Allianz robust: Versicherer eilt trotz Rückschlägen in der Industrie-Sparte zum nächsten Rekord

Allianz-CEO Oliver Bäte, Quelle: Allianz

2019 hat die Allianz erneut einen Rekordgewinn abgeliefert – vor allem dank der Leben- und Krankensparte. Ungetrübt sind die Zahlen allerdings dennoch nicht. So verbuchte die Kompositsparte einen deutlichen Gewinnrückgang. Und die Industrieversicherungstochter AGCS sorgt treibt dem Vorstand ebenfalls Sorgenfalten ins Gesicht.

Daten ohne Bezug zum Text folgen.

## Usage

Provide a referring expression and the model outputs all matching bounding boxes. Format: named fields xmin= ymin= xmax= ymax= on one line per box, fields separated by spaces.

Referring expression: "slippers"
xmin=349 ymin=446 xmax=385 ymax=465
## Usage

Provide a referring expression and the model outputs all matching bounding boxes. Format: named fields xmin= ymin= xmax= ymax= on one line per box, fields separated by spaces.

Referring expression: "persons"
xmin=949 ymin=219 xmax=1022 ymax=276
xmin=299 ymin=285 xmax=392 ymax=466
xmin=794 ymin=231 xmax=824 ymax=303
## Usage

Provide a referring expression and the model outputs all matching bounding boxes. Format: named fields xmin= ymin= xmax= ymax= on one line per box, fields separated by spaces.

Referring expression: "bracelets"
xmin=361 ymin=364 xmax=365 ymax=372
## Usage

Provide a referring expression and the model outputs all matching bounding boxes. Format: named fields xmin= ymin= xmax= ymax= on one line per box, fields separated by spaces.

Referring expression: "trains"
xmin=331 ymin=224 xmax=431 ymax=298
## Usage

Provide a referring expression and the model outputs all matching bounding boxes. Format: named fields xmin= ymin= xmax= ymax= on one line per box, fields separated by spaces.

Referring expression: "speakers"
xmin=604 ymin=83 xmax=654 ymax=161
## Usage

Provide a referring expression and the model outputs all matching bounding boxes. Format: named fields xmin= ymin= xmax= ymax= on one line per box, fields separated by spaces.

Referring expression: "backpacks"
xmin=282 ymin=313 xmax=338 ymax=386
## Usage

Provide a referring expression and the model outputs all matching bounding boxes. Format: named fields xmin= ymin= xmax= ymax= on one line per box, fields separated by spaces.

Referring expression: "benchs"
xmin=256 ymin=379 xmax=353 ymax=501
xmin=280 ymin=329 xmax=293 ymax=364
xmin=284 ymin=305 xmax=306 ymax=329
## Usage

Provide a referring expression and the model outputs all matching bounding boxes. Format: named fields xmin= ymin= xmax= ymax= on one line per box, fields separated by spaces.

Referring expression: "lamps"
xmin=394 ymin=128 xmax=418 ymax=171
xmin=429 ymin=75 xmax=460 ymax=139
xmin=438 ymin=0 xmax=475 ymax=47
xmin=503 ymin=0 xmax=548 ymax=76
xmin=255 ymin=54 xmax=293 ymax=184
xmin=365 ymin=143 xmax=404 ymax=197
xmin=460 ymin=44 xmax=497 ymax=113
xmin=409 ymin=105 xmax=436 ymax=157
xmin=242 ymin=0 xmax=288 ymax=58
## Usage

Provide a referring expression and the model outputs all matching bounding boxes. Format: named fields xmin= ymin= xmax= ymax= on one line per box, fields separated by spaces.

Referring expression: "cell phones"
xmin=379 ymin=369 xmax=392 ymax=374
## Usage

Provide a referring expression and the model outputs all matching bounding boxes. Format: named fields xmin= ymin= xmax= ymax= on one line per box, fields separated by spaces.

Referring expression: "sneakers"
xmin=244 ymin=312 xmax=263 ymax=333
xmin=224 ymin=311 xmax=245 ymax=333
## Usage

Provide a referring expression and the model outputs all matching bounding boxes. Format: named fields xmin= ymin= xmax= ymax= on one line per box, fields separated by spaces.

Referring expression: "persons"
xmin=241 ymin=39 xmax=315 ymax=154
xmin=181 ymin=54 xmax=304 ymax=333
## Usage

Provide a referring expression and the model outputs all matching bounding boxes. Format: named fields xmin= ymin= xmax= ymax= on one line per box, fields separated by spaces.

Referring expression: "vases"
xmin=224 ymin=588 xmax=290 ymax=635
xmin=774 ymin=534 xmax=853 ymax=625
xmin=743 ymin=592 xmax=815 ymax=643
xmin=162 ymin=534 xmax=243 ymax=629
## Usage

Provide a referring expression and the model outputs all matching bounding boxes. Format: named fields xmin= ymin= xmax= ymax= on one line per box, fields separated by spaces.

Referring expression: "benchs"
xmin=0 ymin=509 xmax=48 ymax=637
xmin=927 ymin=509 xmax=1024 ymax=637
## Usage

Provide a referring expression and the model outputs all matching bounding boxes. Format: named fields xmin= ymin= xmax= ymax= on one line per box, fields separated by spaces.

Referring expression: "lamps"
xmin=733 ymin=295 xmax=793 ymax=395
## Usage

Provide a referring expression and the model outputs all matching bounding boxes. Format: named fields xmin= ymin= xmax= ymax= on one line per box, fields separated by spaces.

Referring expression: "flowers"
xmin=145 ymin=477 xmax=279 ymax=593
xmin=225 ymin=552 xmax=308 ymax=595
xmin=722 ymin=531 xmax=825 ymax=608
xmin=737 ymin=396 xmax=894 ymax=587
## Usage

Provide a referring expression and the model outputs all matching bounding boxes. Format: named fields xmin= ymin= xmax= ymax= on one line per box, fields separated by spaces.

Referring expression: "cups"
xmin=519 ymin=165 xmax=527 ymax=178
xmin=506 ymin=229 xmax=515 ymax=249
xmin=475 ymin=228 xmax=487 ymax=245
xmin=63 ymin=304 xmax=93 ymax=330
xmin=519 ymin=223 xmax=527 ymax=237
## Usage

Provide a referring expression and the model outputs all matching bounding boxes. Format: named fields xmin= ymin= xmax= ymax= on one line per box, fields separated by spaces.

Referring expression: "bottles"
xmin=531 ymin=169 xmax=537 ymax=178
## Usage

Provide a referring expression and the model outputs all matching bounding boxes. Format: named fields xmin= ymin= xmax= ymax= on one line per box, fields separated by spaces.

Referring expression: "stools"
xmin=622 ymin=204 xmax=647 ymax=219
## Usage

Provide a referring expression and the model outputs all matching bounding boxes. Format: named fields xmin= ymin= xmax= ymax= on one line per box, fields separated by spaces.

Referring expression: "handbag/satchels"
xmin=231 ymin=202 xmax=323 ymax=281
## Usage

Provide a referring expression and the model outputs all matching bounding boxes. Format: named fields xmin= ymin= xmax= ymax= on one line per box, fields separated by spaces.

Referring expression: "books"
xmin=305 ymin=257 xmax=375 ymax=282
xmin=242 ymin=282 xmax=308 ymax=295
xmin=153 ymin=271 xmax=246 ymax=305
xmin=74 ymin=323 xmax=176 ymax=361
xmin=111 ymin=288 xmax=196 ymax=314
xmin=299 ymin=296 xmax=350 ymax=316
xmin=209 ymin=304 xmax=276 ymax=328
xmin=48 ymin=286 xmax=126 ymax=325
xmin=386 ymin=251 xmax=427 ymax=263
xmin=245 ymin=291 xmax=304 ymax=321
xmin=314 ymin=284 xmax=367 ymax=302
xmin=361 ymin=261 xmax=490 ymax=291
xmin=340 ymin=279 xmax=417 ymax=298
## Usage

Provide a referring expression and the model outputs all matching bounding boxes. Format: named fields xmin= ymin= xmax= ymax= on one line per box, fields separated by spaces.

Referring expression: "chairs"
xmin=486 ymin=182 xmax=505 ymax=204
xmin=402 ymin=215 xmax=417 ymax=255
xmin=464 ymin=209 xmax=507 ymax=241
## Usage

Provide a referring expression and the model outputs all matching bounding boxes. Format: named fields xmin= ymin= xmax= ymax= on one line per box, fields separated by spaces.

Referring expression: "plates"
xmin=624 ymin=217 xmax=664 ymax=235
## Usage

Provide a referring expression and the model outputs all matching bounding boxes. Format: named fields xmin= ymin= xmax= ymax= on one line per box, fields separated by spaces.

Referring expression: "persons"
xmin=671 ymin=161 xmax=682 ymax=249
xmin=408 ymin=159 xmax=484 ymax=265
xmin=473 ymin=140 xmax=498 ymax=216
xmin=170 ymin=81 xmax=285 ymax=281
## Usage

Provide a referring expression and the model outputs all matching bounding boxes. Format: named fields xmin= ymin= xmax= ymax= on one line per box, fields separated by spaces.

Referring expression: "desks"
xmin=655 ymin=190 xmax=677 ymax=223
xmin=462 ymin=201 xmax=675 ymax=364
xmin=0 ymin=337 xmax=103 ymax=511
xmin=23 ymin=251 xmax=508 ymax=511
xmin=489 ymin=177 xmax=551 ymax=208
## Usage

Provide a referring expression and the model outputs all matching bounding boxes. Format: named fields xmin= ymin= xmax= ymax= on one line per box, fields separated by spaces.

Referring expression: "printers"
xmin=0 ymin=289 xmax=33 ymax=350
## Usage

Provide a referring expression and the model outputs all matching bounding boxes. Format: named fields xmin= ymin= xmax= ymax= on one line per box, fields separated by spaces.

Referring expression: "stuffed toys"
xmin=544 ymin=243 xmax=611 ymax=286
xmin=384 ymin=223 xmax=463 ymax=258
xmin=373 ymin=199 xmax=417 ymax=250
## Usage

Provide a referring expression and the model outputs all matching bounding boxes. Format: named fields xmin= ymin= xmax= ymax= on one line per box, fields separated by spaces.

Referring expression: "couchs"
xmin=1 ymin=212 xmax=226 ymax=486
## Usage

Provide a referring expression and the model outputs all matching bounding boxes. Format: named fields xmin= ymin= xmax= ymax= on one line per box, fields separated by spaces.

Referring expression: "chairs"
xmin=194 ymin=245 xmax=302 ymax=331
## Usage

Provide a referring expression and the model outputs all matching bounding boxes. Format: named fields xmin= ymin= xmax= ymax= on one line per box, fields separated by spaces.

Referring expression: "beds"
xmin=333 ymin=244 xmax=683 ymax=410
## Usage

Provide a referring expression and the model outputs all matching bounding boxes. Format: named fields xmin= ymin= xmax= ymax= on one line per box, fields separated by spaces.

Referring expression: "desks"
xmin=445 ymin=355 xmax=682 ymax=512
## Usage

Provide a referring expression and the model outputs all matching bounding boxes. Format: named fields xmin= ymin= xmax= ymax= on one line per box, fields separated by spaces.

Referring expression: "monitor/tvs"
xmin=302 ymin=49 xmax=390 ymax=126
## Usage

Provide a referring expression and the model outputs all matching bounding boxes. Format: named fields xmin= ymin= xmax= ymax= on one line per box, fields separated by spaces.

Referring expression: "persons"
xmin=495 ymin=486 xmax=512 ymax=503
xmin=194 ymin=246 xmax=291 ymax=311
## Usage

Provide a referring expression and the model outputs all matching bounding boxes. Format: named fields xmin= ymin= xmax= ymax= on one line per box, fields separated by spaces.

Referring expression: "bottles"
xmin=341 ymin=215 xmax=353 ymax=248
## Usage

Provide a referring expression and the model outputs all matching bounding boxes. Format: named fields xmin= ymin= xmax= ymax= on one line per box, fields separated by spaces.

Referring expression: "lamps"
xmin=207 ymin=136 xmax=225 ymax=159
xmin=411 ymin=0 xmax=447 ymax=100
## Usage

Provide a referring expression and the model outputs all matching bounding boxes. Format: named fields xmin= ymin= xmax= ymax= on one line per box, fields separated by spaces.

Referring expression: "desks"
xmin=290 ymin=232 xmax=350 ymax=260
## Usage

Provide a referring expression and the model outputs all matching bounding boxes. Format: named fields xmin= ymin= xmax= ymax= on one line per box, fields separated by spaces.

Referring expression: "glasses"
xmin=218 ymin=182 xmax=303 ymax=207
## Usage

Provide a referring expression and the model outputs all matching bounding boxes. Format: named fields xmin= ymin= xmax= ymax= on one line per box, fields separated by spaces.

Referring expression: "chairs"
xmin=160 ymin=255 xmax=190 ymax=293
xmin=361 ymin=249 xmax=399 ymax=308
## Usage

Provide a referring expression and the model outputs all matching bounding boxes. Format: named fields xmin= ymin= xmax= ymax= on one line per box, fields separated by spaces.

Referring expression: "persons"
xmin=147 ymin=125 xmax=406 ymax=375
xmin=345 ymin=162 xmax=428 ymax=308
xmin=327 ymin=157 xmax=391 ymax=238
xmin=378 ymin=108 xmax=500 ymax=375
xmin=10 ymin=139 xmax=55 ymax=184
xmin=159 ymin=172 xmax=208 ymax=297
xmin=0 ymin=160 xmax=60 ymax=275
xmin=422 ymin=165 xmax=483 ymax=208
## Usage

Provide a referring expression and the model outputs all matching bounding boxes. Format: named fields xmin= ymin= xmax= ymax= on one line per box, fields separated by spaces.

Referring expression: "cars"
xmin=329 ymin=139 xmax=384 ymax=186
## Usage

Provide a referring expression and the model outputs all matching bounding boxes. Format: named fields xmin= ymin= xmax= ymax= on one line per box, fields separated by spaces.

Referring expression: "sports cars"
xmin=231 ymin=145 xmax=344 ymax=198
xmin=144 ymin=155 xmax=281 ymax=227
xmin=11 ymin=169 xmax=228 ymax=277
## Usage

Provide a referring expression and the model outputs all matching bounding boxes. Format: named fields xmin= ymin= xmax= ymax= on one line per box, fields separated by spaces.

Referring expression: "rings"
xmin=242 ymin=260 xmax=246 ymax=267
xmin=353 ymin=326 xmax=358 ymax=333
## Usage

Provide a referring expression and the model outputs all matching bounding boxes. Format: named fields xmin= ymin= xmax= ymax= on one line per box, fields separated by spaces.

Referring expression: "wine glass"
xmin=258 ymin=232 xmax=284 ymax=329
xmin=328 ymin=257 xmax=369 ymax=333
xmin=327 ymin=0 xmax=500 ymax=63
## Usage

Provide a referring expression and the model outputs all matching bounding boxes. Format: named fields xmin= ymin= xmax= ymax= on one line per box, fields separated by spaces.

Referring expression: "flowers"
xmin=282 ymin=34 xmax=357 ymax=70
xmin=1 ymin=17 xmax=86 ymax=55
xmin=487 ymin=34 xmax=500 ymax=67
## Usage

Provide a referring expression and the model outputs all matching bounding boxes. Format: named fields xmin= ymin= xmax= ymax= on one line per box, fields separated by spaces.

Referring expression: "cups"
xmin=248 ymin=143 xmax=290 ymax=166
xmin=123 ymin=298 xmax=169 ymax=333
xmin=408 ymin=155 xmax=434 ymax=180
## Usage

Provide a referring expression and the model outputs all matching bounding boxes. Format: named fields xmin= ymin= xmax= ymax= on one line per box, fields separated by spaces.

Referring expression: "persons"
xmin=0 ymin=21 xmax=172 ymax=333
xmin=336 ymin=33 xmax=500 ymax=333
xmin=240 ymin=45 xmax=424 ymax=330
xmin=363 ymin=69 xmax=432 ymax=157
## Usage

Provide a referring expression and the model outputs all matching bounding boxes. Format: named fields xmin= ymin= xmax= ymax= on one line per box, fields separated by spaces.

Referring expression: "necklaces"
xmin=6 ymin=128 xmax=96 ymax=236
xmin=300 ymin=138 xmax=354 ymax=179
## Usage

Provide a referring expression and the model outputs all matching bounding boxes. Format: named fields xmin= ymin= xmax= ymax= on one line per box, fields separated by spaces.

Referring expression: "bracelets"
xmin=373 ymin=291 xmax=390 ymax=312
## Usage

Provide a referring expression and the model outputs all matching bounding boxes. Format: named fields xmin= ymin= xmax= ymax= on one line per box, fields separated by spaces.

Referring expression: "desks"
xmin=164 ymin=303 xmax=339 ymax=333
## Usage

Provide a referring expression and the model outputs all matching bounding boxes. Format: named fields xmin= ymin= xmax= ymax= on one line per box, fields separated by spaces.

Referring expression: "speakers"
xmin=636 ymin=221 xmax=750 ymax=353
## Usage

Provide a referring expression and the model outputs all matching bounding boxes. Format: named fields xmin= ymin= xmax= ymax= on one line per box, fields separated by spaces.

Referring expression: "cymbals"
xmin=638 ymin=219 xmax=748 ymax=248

Die vorläufigen Zahlen sprechen erst einmal für sich: Der Gesamtumsatz stieg um 7,6 Prozent auf 142,4 Mrd. Euro (2018: 132,3 Mrd.). Der Gewinn stieg um 3,0 Prozent auf 11,9 Mrd. Euro (2018: 11,5 Mrd.) und lag damit in der oberen Hälfte des angekündigten Zielkorridors von 11,0 bis 12,0 Mrd. Euro.

Lebensparte wird zum Wachstumstreiber – AGCS bleibt das Sorgenkind

Wachstumstreiber waren dabei vor allem die Leben- und Krankenversicherung. Unter dem Strich steht in dieser Sparte ein Gewinnanstieg von 13,4 Prozent auf 4,7 Mrd. Euro (2018: 4,15 Mrd.). Der Umsatz stieg ebenfalls um 8,5 Prozent auf 76,4 Mrd. Euro (2018: 70,4 Mrd.).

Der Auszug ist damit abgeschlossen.